Eglantine was standing by the nearest table, gathering a stack of books. An old stub of a candle sat in a candlestick. Lope’s poems had been on the table before, and a dagger, too—but they were gone.
“Have you seen Lope?” I asked her.
Her brow furrowed. “Not for a time, my lady.”
I touched a trembling hand to my lips. Where would she go? Back to the manor? No, surely not. Her only memories there were sad and dark or memories of me —and she’d surely want to distance herself from those, too.
Perhaps she’d travel far, far away. As far away from me as she could.
The reality of it all made my vision list back and forth. I will never see her again.
“Do—do you know where she could have gone?” I asked the librarian.
She shook her head. “I haven’t a clue. I didn’t realize she’d left.” She tilted her head, a question in her eyes—and the beginnings of worry. “Mademoiselle Ofelia, has Lope been gone long?”
Another dead end. I had nothing, no leads at all. I ignored her question, turning to stumble out of the library.
“Mademoiselle! Lady Ofelia, wait—!”
I didn’t. I ran and watched candles flickering in the hallway, their flames warped by my tears.

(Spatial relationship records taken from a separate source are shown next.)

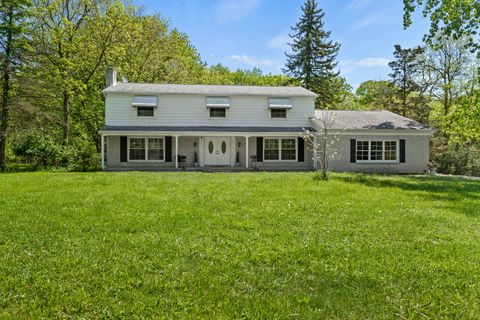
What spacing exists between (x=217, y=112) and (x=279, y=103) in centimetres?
406

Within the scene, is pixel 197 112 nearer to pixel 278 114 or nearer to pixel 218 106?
pixel 218 106

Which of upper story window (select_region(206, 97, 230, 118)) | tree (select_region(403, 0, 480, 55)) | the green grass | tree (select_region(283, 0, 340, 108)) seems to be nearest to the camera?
the green grass

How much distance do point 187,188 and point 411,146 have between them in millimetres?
15759

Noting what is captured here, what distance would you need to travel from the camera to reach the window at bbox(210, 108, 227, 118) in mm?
20625

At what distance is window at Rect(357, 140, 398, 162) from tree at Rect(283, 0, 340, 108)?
18641 millimetres

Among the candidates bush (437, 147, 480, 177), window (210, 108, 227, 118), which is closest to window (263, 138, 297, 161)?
window (210, 108, 227, 118)

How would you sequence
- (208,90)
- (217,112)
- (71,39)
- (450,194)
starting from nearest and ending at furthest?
(450,194) → (217,112) → (208,90) → (71,39)

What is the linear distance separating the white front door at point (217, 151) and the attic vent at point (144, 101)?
155 inches

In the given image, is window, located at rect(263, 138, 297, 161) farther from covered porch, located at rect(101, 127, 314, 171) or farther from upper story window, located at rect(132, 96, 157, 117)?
upper story window, located at rect(132, 96, 157, 117)

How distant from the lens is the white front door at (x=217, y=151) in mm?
20438

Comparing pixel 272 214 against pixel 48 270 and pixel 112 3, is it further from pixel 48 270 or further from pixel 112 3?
pixel 112 3

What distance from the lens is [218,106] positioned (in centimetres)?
2028

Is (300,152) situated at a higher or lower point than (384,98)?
lower

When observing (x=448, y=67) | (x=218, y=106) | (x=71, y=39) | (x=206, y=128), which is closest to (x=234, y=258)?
(x=206, y=128)
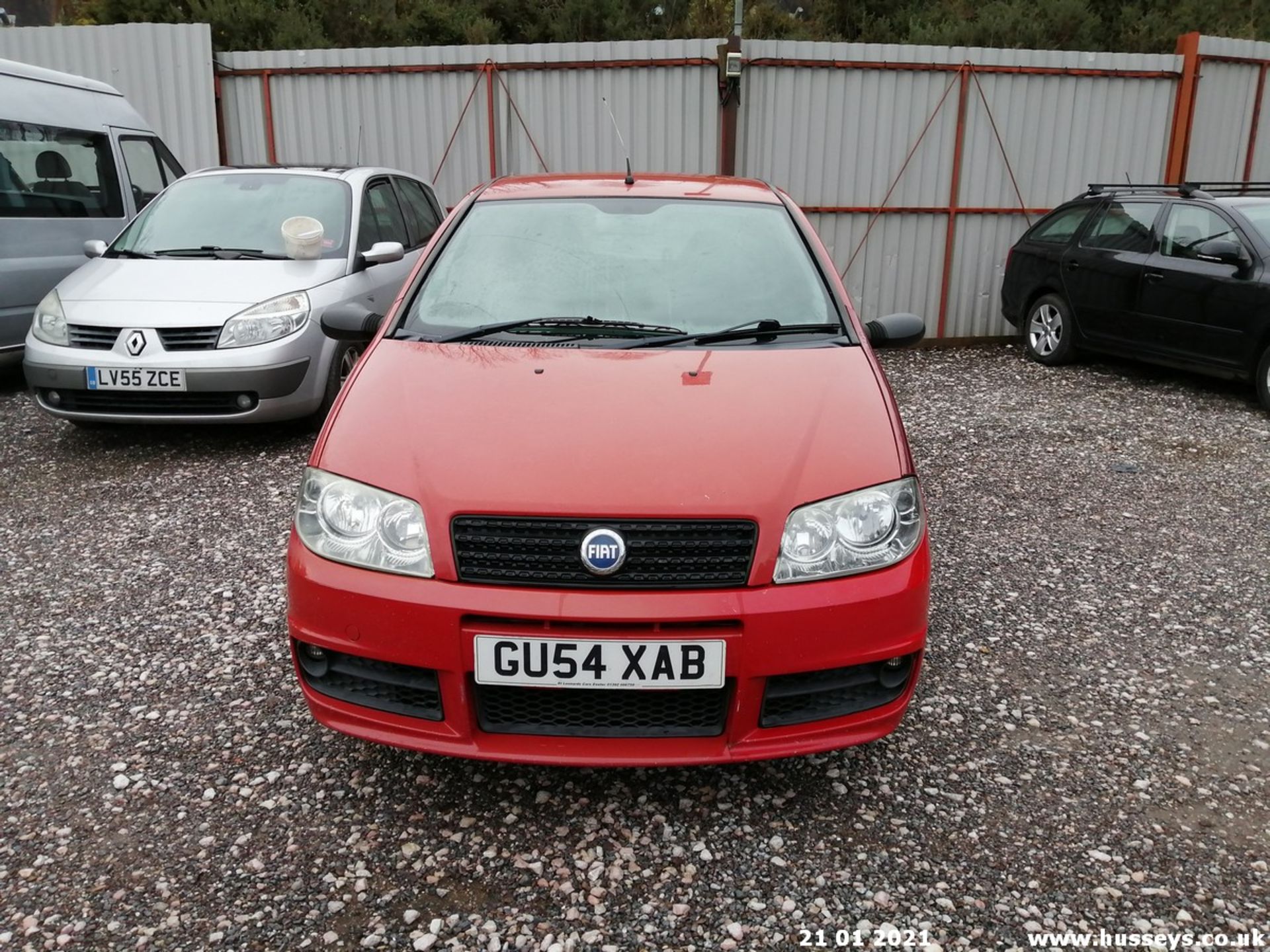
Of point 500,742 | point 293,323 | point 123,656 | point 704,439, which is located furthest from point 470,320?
point 293,323

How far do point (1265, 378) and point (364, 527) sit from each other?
7.02m

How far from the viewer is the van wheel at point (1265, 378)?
23.0ft

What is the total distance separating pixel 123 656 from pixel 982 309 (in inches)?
352

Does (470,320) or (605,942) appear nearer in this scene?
(605,942)

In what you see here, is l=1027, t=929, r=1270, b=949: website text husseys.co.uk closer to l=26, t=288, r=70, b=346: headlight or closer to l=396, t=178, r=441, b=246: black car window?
l=26, t=288, r=70, b=346: headlight

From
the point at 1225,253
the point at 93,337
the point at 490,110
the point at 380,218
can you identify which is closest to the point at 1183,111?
the point at 1225,253

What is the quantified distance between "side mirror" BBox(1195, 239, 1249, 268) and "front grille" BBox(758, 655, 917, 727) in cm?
624

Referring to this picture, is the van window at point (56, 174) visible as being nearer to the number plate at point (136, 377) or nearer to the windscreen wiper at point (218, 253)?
→ the windscreen wiper at point (218, 253)

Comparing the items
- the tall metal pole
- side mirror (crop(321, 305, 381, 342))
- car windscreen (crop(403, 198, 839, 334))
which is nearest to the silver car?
side mirror (crop(321, 305, 381, 342))

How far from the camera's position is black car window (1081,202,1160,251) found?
26.0ft

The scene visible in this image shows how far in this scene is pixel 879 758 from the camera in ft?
9.42

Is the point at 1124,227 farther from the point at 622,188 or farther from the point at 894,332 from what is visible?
the point at 622,188

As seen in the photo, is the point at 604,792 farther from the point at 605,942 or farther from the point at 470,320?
the point at 470,320

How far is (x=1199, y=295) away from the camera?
7344 millimetres
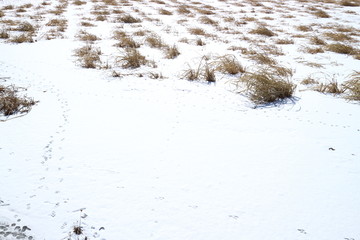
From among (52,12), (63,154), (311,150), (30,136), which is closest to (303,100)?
(311,150)

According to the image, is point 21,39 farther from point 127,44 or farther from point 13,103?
point 13,103

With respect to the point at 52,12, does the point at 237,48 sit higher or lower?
lower

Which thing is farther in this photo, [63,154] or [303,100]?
[303,100]

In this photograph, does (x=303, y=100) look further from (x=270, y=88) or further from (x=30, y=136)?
(x=30, y=136)

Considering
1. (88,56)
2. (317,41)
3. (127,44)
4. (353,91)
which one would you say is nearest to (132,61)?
(88,56)

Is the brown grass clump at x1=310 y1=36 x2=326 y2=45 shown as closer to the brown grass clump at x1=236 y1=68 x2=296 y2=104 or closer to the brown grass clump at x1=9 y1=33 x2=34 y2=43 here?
the brown grass clump at x1=236 y1=68 x2=296 y2=104

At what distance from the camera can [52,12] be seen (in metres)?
10.8

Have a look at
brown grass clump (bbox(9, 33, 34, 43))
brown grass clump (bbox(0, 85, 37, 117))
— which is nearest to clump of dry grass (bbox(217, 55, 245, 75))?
brown grass clump (bbox(0, 85, 37, 117))

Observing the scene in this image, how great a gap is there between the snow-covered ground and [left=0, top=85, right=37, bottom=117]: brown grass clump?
0.14m

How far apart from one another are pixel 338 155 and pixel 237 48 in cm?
479

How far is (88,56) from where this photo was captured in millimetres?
5961

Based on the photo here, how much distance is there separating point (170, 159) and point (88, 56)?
407cm

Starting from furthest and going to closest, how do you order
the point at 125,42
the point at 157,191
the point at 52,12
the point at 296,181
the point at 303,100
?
the point at 52,12 → the point at 125,42 → the point at 303,100 → the point at 296,181 → the point at 157,191

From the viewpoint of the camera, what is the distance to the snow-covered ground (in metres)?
2.17
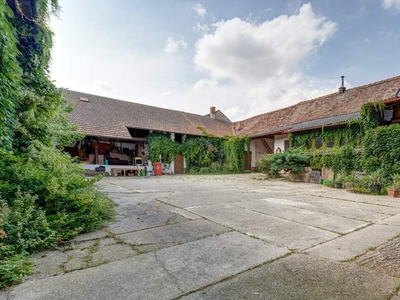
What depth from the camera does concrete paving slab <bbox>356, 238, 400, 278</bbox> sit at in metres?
1.64

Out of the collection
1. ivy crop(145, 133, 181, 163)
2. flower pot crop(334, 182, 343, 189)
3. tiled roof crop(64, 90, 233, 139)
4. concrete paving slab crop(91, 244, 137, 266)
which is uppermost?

I could send the king’s soldiers after her. Men and their horses, north, south, east, west, until they found her, and then we—
A treacherous thought occurred to me.
Perhaps Lope did not want to be found. She had longed to see the world. She had longed for a peaceful life. A life away from her wall. Away from Le Chateau.
A happier life, away from me.
Lope deserved someone sweeter than me, someone kinder than me. Someone who listened to her. Who asked her opinions, who let her weep, who would hold her in her arms.
I dragged myself back down the corridor, gripping the molding of the wall like it was a tether back to my bedroom.
What a wretch I was. How horrid I was.
I loved her. I loved her smile when I’d tell a silly joke, and I loved the way she’d wrinkle her brow as she read a particularly riveting novel. I loved her weathered hands and her gentle voice. I loved how when I spoke, she left a beat of silence after my words, to truly think about what she was going to say. I loved her far more than I loved anything else.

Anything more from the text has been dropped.